L’une des maladies infantiles des gauches européennes est leur indifférence à la question du travail. Alors que leurs origines se trouvent dans les pensées du travail nées au XIXe siècle, elles se sont tournées vers des revendications salariales de partage des richesses, négligeant les conditions de leur production et des rapports sociaux de production. Même la stratégie populiste défendue par Laclau et Mouffe s’inscrit dans cette tendance, les « chaînes d’équivalence » au fondement de l’unification des contestations. Dans cette perspective, les rapports de production ne sont qu’une modalité parmi d’autres de la stratégie populiste. Si cette stratégie – dans le sillage de Wall Street Occupied qui a mis en avant le célèbre 1% – pointe les inégalités de répartition de richesse et de plus-value, elle fait totalement l’impasse sur l’emprise idéologique et pratique du libéralisme. Quand bien même les richesses seraient mieux réparties, on voit mal en quoi l’emprise du marché serait amoindrie, on pourrait même soutenir que l’exploitation capitaliste s’en trouverait renforcée.
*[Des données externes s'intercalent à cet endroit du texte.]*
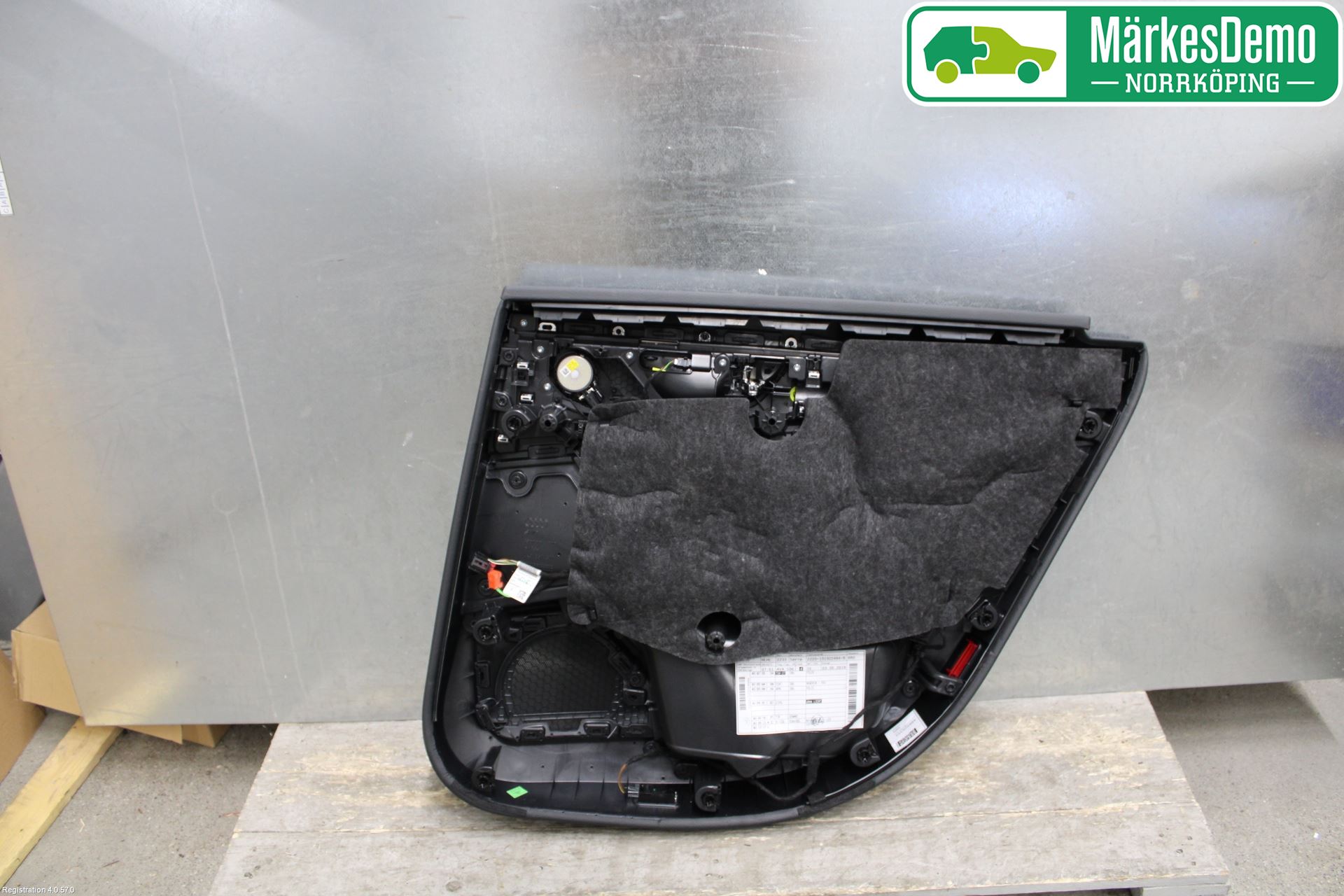 Audi A6 F2/C8 19- Dörrklädsel Vä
Cette stratégie, dont la capacité à créer du commun est réelle, sous-estime toutefois la force du marché dont l’ubérisation est la pointe avancée. Alors qu’aucun secteur de la production ne lui échappe et qu’elle a profondément déstabilisé l’Etat et les services publics, informé les comportements individuels et collectifs, transformé les corps au travail, le rééquilibrage du partage des richesses s’apparente à une pensée magique.

Finalement, les travailleurs demeurent des « Rois dans la cité mais serfs dans l’entreprise » comme le disait Jaurès. Or, c’est bien l’expérience sociale du travail qui, dans une société de la marchandise, constitue le cœur des sources d’exploitation et d’inégalités, mais aussi des capacités créatrices d’autonomie et d’action qui peuvent servir de point d’appui à une conquête transformatrice du pouvoir.